40. The ophthalmic preparation according to claim 39, characterized in that... The content of loteranal in the ophthalmic preparation is preferably 0.26% w / w to 0.6% w / w, more preferably 0.3% w / w to 0.55% w / w, and most preferably 0.3% w / w, 0.35% w / w, 0.4% w / w, 0.45% w / w or 0.5% w / w.
41. The ophthalmic preparation according to claim 39, characterized in that... The castor oil content of the ophthalmic preparation is preferably 0.4% w / w to 0.9% w / w, more preferably 0.5% w / w to 0.9% w / w, and most preferably 0.5% w / w, 0.6% w / w, 0.7% w / w, and 0.8% w / w.
42. The ophthalmic preparation according to claim 39, characterized in that... The content of polyoxyethylene 35 castor oil in the ophthalmic preparation is preferably 0.2% w / w to 5.8% w / w, more preferably 0.25% w / w to 5.5% w / w, and most preferably 5% w / w.
43. The ophthalmic preparation according to claim 39, characterized in that... The content of PEG400 in the ophthalmic preparation is preferably 0.3% w / w to 1.5% w / w, more preferably 0.4% w / w to 1.2% w / w, and most preferably 0.5% w / w or 1% w / w.
44. The ophthalmic preparation according to claim 39, characterized in that... The content of propylene glycol in the ophthalmic preparation is preferably 0.3% w / w to 1.8% w / w, more preferably 0.4% w / w to 1.6% w / w, and most preferably 0.5% w / w, 1% w / w or 1.5% w / w.
45. The ophthalmic preparation according to claim 39, characterized in that... The content of potassium sorbate in the ophthalmic preparation is preferably 0.05% w / w to 0.5% w / w, more preferably 0.08% w / w to 0.3% w / w, and most preferably 0.1% w / w.
46. The ophthalmic formulation according to claim 39, characterized in that... The mannitol content of the ophthalmic preparation is preferably 1.2% w / w to 4.5% w / w, more preferably 1.3% w / w to 4.1% w / w, and most preferably 1.4% w / w.

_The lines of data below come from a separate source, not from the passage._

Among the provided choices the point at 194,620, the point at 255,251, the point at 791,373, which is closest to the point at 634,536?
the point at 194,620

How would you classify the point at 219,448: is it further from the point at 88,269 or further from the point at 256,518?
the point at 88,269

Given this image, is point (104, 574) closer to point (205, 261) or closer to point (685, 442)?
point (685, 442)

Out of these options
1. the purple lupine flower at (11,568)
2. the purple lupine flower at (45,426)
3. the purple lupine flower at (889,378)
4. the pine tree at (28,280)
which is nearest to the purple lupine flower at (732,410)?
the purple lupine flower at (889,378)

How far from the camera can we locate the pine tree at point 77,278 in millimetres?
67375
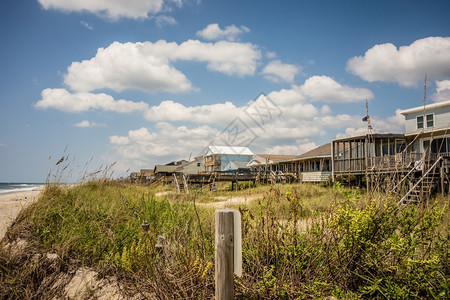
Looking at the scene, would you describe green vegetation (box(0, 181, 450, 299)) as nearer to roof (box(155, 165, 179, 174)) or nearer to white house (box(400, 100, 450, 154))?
white house (box(400, 100, 450, 154))

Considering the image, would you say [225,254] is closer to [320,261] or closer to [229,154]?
[320,261]

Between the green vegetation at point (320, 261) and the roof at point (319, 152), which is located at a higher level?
the roof at point (319, 152)

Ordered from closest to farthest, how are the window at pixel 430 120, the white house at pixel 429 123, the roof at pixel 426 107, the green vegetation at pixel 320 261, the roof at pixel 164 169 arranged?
the green vegetation at pixel 320 261
the white house at pixel 429 123
the roof at pixel 426 107
the window at pixel 430 120
the roof at pixel 164 169

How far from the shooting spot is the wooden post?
2.29 meters

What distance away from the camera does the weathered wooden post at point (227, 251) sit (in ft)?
7.52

47. The ophthalmic preparation according to any one of claims 39 to 46, characterized in that... The weight ratio of castor oil to polyoxyethylene 35 castor oil in the ophthalmic preparation is 0.4:5 to 1.25:5, preferably 0.1:6 to 1.25:5, more preferably 0.5:5 to 1:5, and most preferably 0.6:5 to 0.8:
5.
48. The ophthalmic preparation according to any one of claims 39 to 46, characterized in that... The ophthalmic formulation comprises loteranal 0.5% w / w, castor oil 0.8% w / w, polyoxyethylene 35 castor oil 5% w / w, PEG400 1% w / w, propylene glycol 1% w / w, potassium sorbate 0.1% w / w, mannitol 1.4% w / w, with the balance being water.
49. The ophthalmic preparation according to any one of claims 1 to 48, characterized in that... The preferred ophthalmic preparation is an eye drop.
50. The ophthalmic preparation according to any one of claims 1 to 49, characterized in that... The ophthalmic formulation is preferably a microemulsion formulation.
51. The ophthalmic preparation according to any one of claims 1 to 50, characterized in that... The ophthalmic preparation is used to treat eye diseases such as Demodex blepharitis, ocular rosacea, and meibomian gland dysfunction.